For the past five years, I’ve spent every weekend in March and April at bike races. It all started when my husband, a longtime professional cycling fan and lifelong athlete, asked if I would be interested in helping him to coach a collegiate cycling team. I said, “What am I going to do? I’ve never raced a bike in my life.” He said, “You’re good at organizing. They need help with the basic logistics so they can concentrate on the racing.” I said, “Okay, I’ll try it. And I’ll make some banana bread for them.”
We’re now entering our sixth season as the coaches of Columbia University’s cycling team. My role has evolved from a W.A.G. (wife and girlfriend) to fully fledged coach, confidant and supporter.
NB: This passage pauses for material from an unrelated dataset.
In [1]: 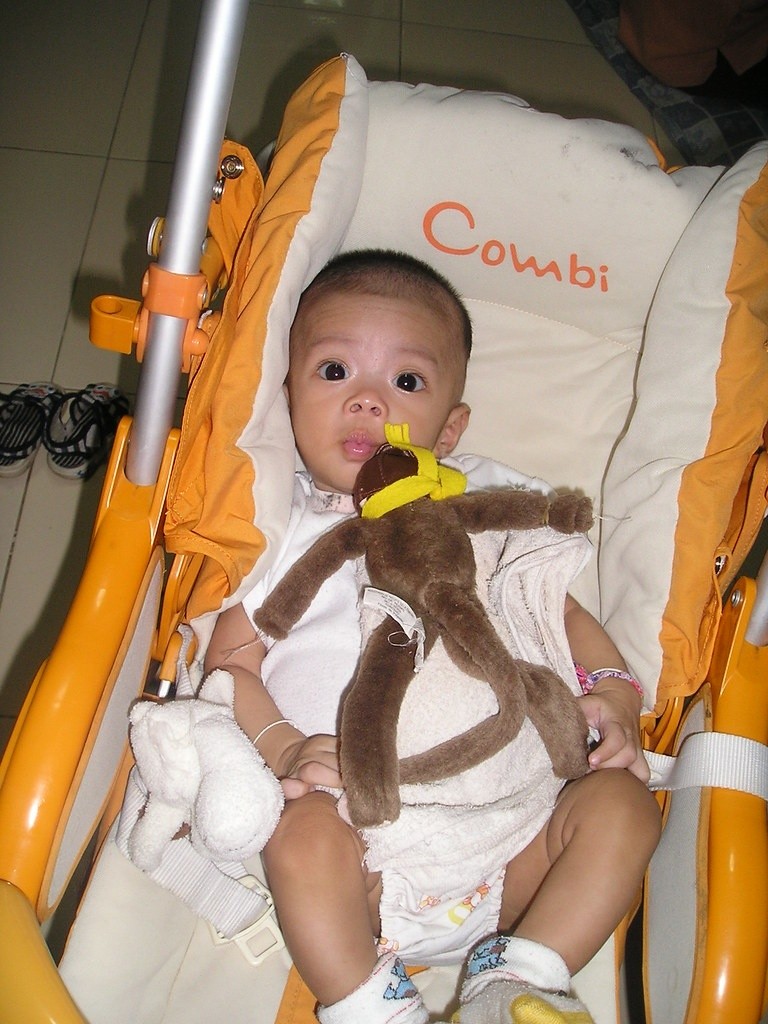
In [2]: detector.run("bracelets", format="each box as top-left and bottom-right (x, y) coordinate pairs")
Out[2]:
(574, 662), (644, 709)
(252, 719), (296, 746)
While I still haven’t ever raced a bike, I’m a much more technically proficient rider than I was five years ago and I’ve learned a lot about racing just by watching. I can help new riders with their skills, talk to them about their races and give them advice about how to warm up and cool down.
Coaching our team is a volunteer job. While there's no pay, we are compensated. The road trips up and down the East Coast every weekend are really fun. Sometimes we laugh so hard it hurts. We also enjoy introducing people to the sport and helping more seasoned riders to improve their performances. We share in the disappointment and sadness if someone has had a bad race or is going through a tough time at school or at home. And then there is the exhilaration and joy when someone who has trained hard all winter wins a race!
When we started coaching the team, I never dreamt that I would write a book or that some of my experiences in coaching would be so important to it. But when I wrote that first character sketch of my protagonist I saw bike racing as the perfect physical challenge for her.